The popular image of Hitler is false, and part of why we have this false image is that we very much don’t want to admit that Hitler wasn’t all that special. Some of this is a hangover from wartime propaganda; it was simpler to paint Hitler as a monster than say that Nazism was a complex evil. After the war, it was easier to teach people of Hitler the evil genius than to acknowledge and engage the fascism that had existed in every other Western power.
Hitler was, perhaps, the voice of the German id, and this made him persuasive. The Nazi Party was the first major user of mass electronic communications to drive a people mad and the ground had been prepared for that madness by the German conservatives who were very much afraid of losing their wealth and titles. The people who fought the war and ran Nazi Germany were the people around him.

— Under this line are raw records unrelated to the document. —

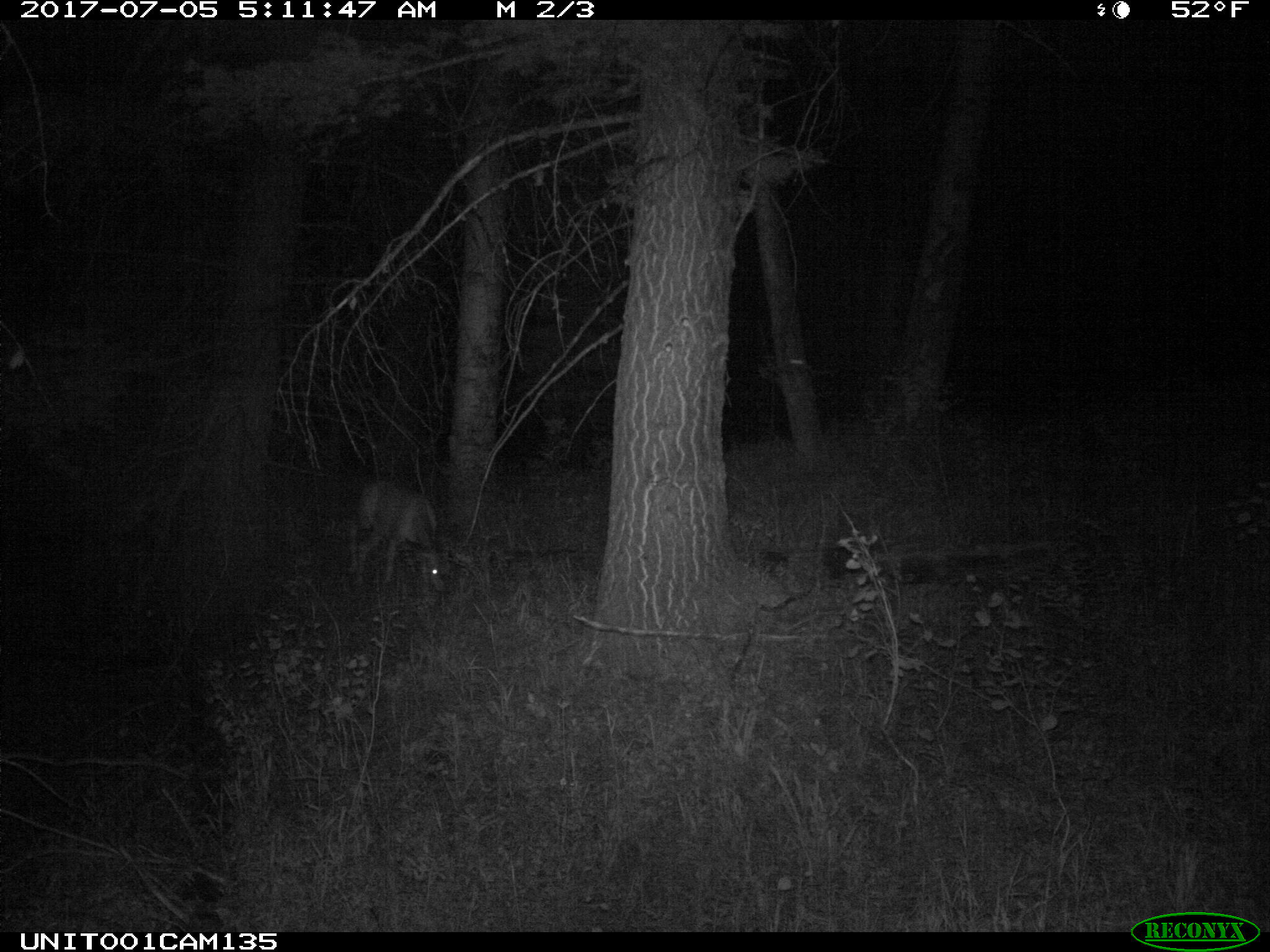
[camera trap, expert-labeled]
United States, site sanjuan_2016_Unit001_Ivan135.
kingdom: Animalia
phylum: Chordata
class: Mammalia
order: Artiodactyla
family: Cervidae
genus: Odocoileus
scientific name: Odocoileus hemionus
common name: mule deer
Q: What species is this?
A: Odocoileus hemionus (mule deer).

If Hitler wasn’t Hitler – if he was, perhaps, the “screaming little defective” that H. G. Wells called him – then perhaps Trump is more like Hitler than we want to admit. The focus of a mass movement, rather than its brilliant creator, orator, and leader. And, especially, we don’t want to look at the history of the movement he has come to lead. As David Neiwert observed in his excellent book Alt-America, the movement that supports Trump came from somewhere, and the news of it was scarcely reported.

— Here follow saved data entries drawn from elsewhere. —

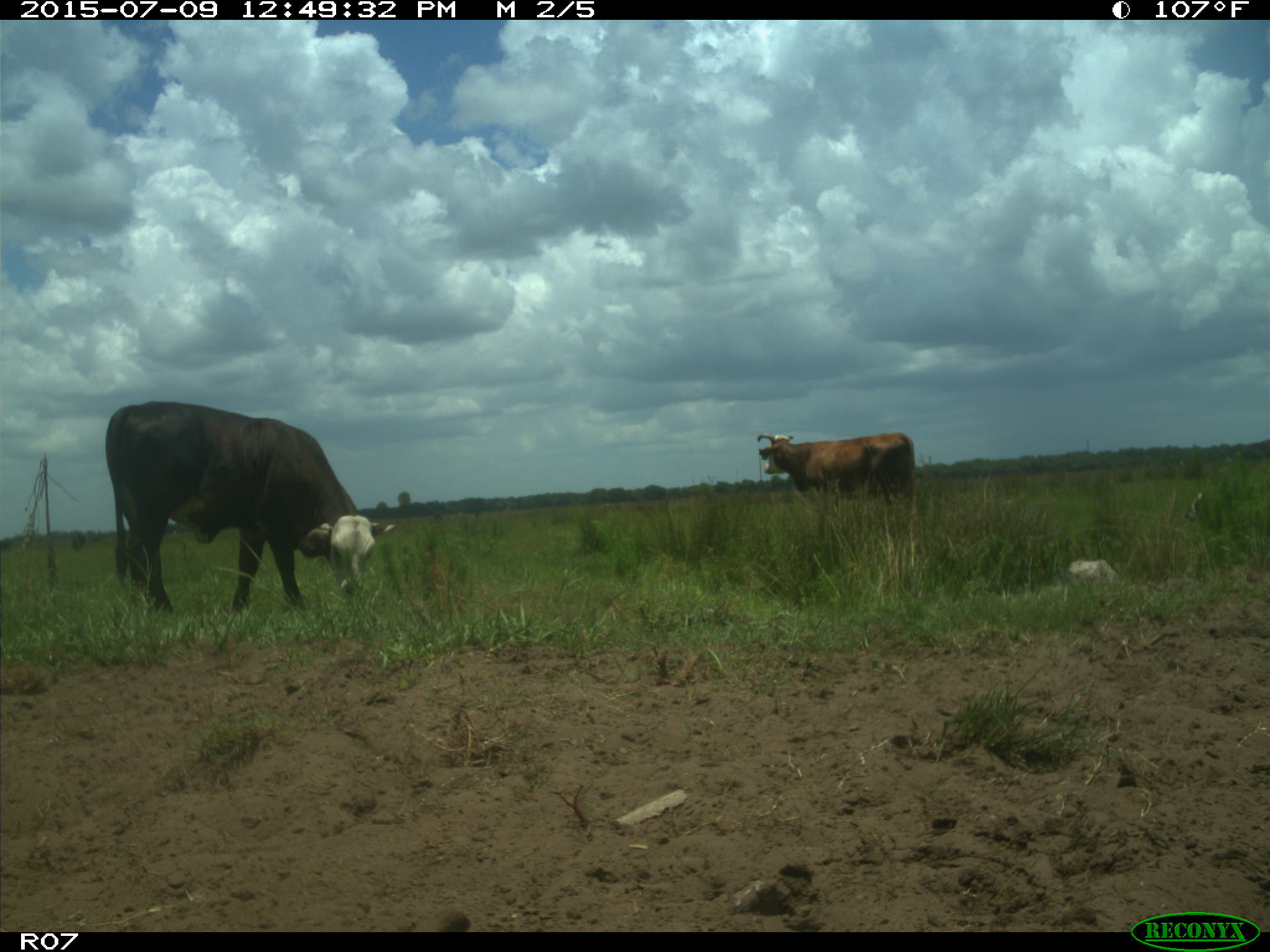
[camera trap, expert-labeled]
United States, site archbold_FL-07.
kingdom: Animalia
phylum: Chordata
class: Mammalia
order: Artiodactyla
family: Bovidae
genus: Bos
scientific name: Bos taurus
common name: domestic cow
Bos taurus (domestic cow).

The conservative anti-Trumpers don’t want to admit that; if they admitted that they would have to face their complicity. The Democratic leadership doesn’t want to admit that; if they admitted that they would have to admit that they failed to see and respond to the danger. The major media don’t want to admit that; they would have to admit they played a part in Trump’s rise to the Presidency. Besides, their owners are enjoying their tax cut. Some of the left doesn’t want to admit that; they are afraid of the horror and afraid they might have to act.
So here we are. The gates of hell are creaking open. What will we do?